Field service technicians who support Applied Materials’ customers were spending up to 40% of their time searching for the information they needed. Findability was limited because the information was siloed and was in many different formats. Of particular importance was the need to protect each customer’s intellectual property, since many of them were competitors. AGS took responsibility for organizing the information and presenting it in a single portal but needed assistance in developing an information architecture, including enterprise taxonomies and an ontology.
In order to obtain the specialized expertise needed to support this task, Applied Materials hired Earley Information Science (EIS) to develop a strategy and a road map for the process, and to help implement the plan. EIS developed a two-phase process. During the first phase, more than 600 field service engineers were surveyed. The field engineers reported spending 9-16 hours per week looking for the information they needed. Not surprisingly, the great majority were dissatisfied with the time required. Knowledge workers spent 4.6 hours per week searching for information and did not always find what they needed.
Based on the survey data, Applied Materials could anticipate saving over half a million hours a year by having a more efficient information retrieval capability—time that could be redirected toward service tasks instead of in searching for information. In addition, customer downtime would be reduced because of more rapid servicing of equipment. EIS developed a multi-year road map to develop a virtual repository and portal, which led to the next phase of the project.
In the second phase, EIS developed an information architecture to address the need for structure and consistency across the different repositories, creating a single virtual and easily searchable repository. In this part of the project, a taxonomy and metadata framework was designed and implemented, a publishing strategy was developed, and an information governance method for auto-categorizing content was established. The governance program also ensured the protection of intellectual property of both Applied Materials and its customers. Over 30 taxonomies were developed to reflect the information contained in Applied Materials’ repositories. These included categories related to the company’s products, documents, geographical regions and technologies.
In order to fully realize the potential of the taxonomies, an ontology was developed. While a taxonomy organizes information within a domain, an ontology is a conceptual framework that enriches the use of the information by specifying connections among different information elements. At the most basic level, it defines vocabularies such as equivalencies among terminologies. In addition it encompasses the hierarchies in the taxonomies. Finally, it defines relationships among elements in the taxonomies. EIS assisted Applied Materials in defining the elements of the ontology.
Considerable work was required to implement the ontology in multiple systems and processes; incorporate it into workflows for content publication and approval; connect it to enterprise resource planning and digital asset management systems for visual part identification; and incorporate dozens of content libraries by ingesting them, automatically classifying content, and manually mapping relationships. But once this work was complete, the architecture of the Applied Materials solution allowed field technicians to get the information they needed when they needed it. It helped them locate exactly what would be most useful by building logical groupings of content—surfacing the troubleshooting guides according to the process the tech would be troubleshooting, for example.

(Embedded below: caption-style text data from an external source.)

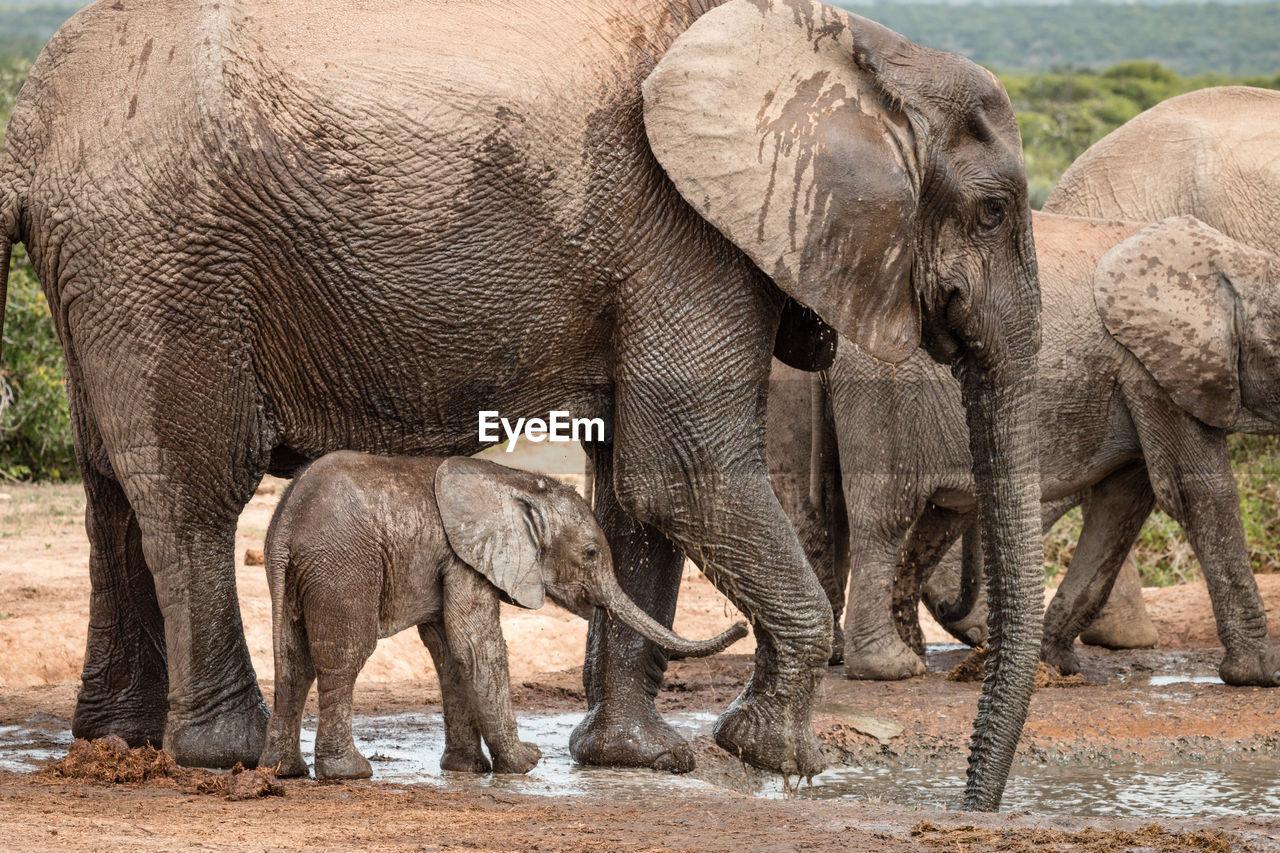 ELEPHANT IN A ANIMAL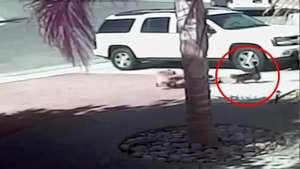 Una gata salva a un niño del ataque de un perro Video: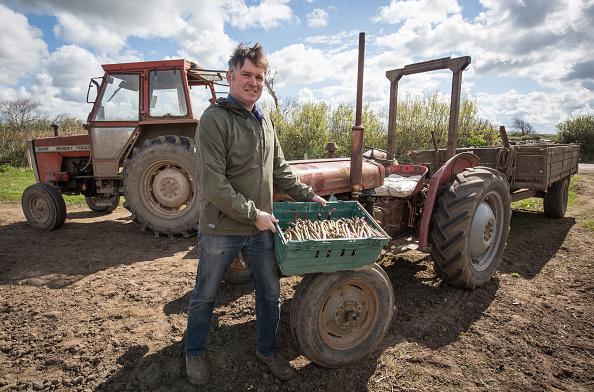 Asparagus「Asparagus Farming In Devon」:写真・画像(11)[壁紙.com]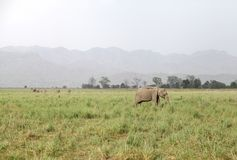 Elephants in the vast grassland of Dhikala Royalty Free Stock Photo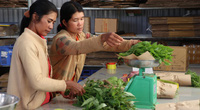 Lâm Đồng: Về Ma Đanh xem các mẹ người dân tộc Churu trồng rau hữu cơ, bán giá cao không lo Covid-19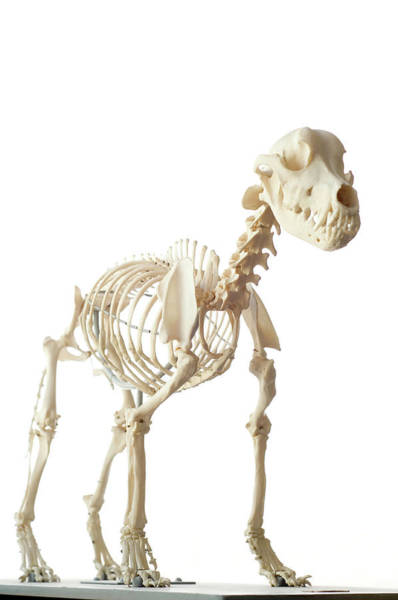 Wall Art - Photograph - Dog Skeleton by Daniel Sambraus/science Photo Library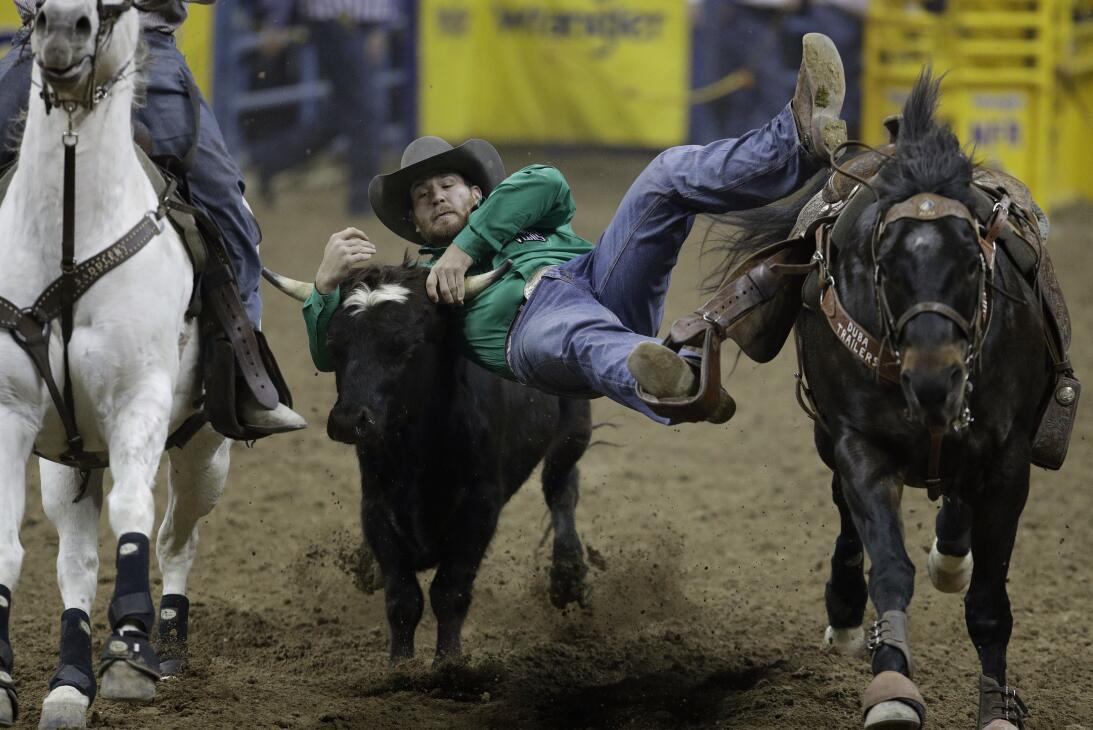 La rudeza e intesidad de los Nacionales de Rodeo en Las Vegas AP_1634416...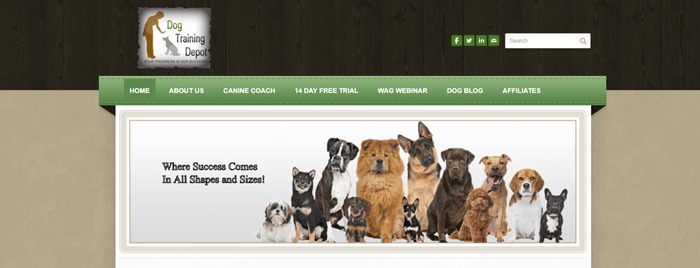 Dog Training Depot website screenshot showing a collection of dogs from different breeds, all facing the camera.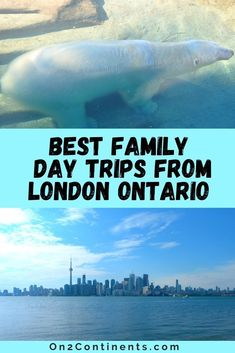 Day Trips From London, Canadian Travel, Young Female, Family Day, London City, Continents, Road Trips, Family Travel, Ontario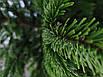 Ялинка Nordmanniana 1.50 - 1.75м, фото 7
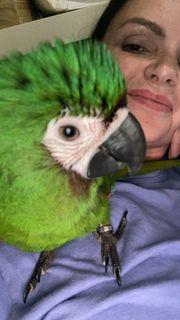 Rotbugara Henne Papagei entflogen gesucht
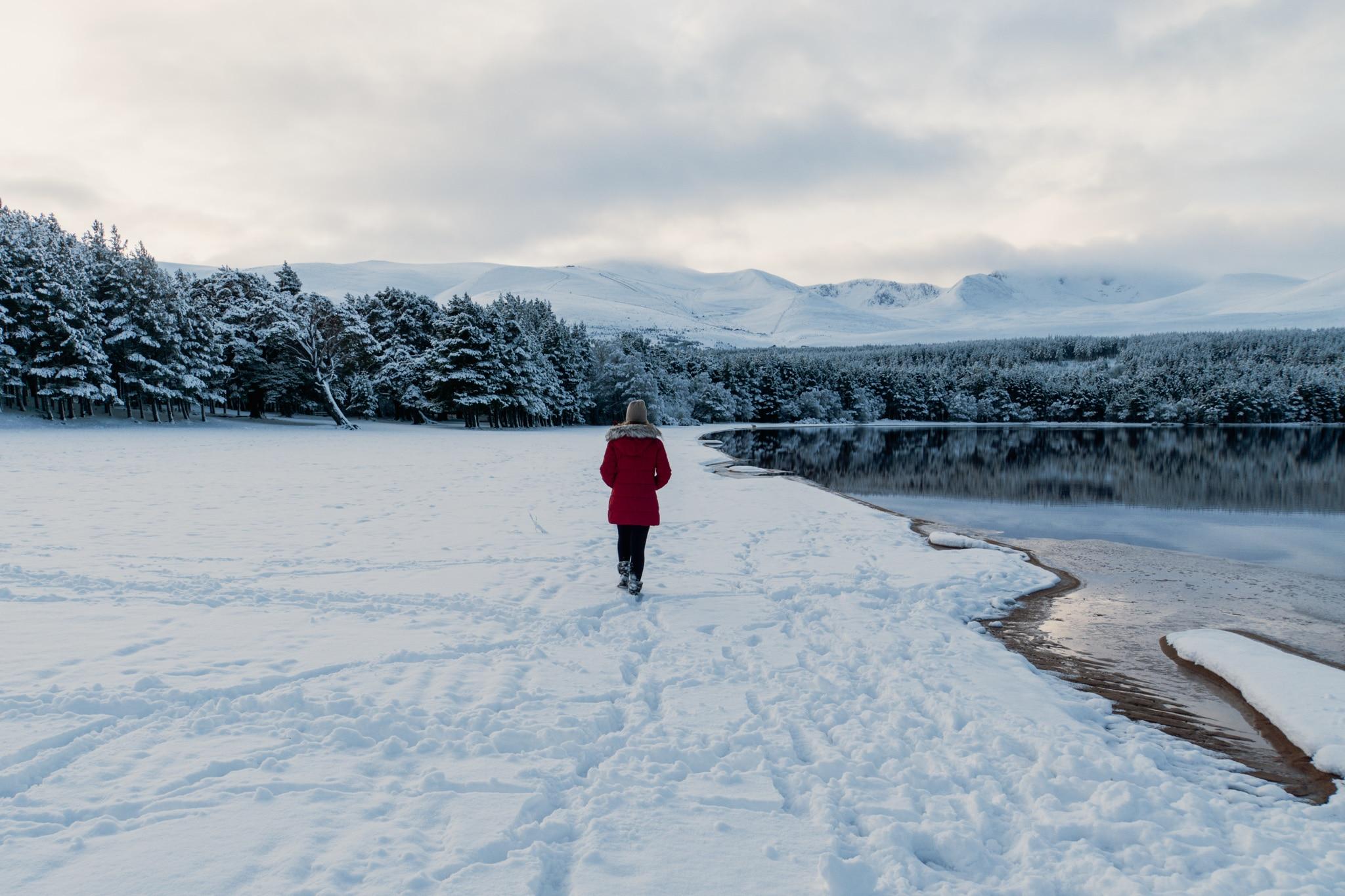 Cairngorms Nationalpark: Die SnowRoads Scenic Route in den Highlands - Loch Morlich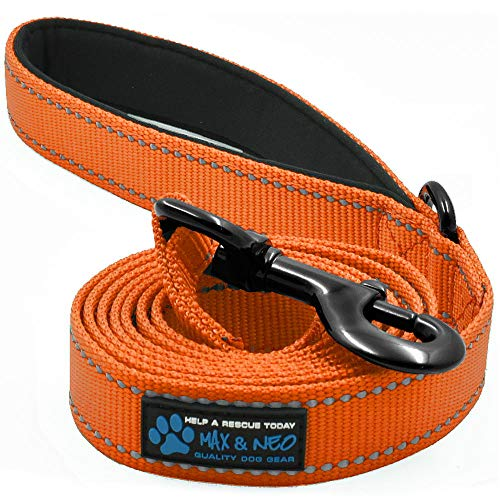 Max and Neo Reflective Nylon Dog Leash - We Donate a Leash to a Dog Rescue for Every Leash Sold (Orange, 6x1)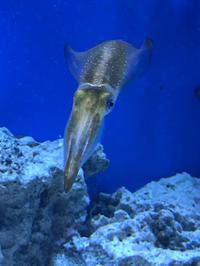サンシャイン水族館その6 - ブリキの箱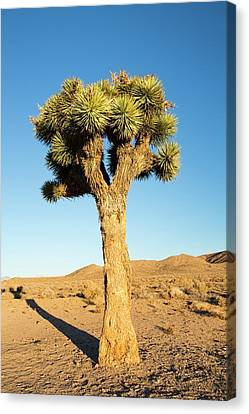 A Joshua Tree Canvas Print by Ashley Cooper
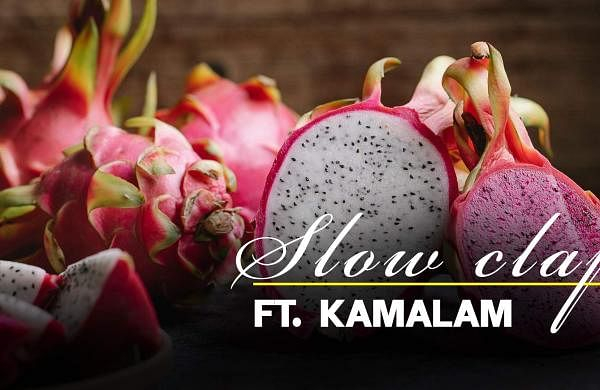 Kamalam was formerly known as dragon fruit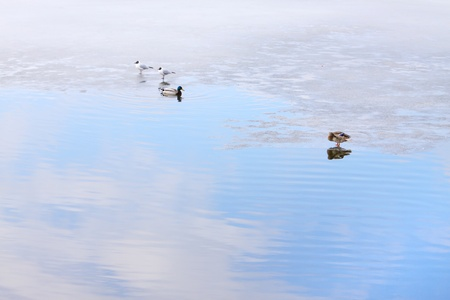 ducks and gulls are on the ice, cold day in early spring photo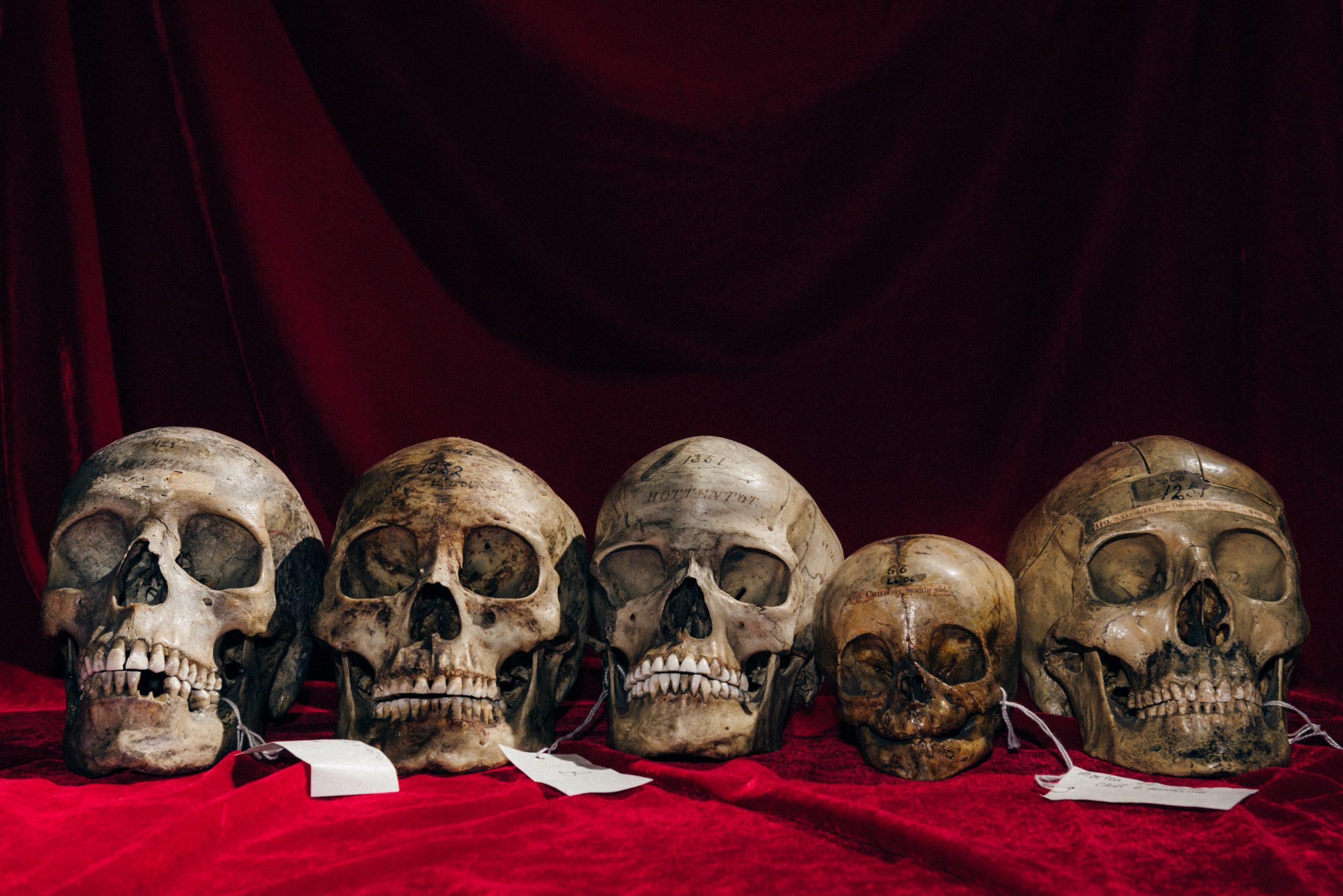 Le sourire des crânes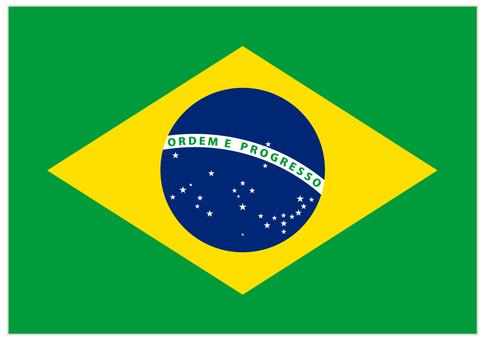 국기 _ 브라질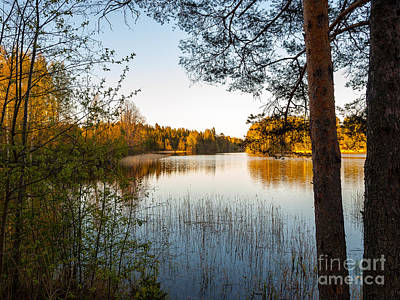 Pretty Spring Evening At The Lake Art Print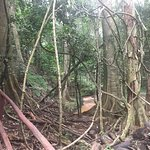 Karura森林照片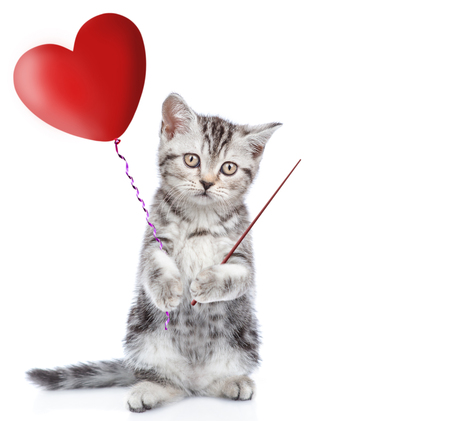 Kitten holding a heart shaped balloon and pointing on empty space. isolated on white background. Standard-Bild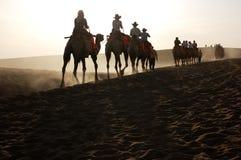 W ranek, camles w desrt Fotografia Stock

The ontology enabled this by creating hierarchies—lists of concepts that are grouped logically—so that technicians could scan groupings and infer what they needed just by scanning the list.
These hierarchies also allowed ambiguous queries to be clarified by asking questions about the parts and their applications. When they searched, the search results were grouped in a way that made sense to the technician—that fit their “mental model” of the problem and solution. These changes enabled the computer to give the technicians what they were seeking using the terms they were likely to be thinking about, rather than forcing them to root through masses of information with terms they might not recognize, organized in incompatible ways more accessible to computers than to humans.
The result was a unified information access application system that reduced the time that field technicians spent searching for information by half. The technicians responded favorably to the new system. In addition, the accuracy of search results was improved. Technicians were able to reduce their component and replacement part inventories and speed turnaround time for down fabrication plants. The rules-based classification protected IP for both Applied Materials and its customers. And Applied Materials estimated their savings at tens of millions of dollars per year.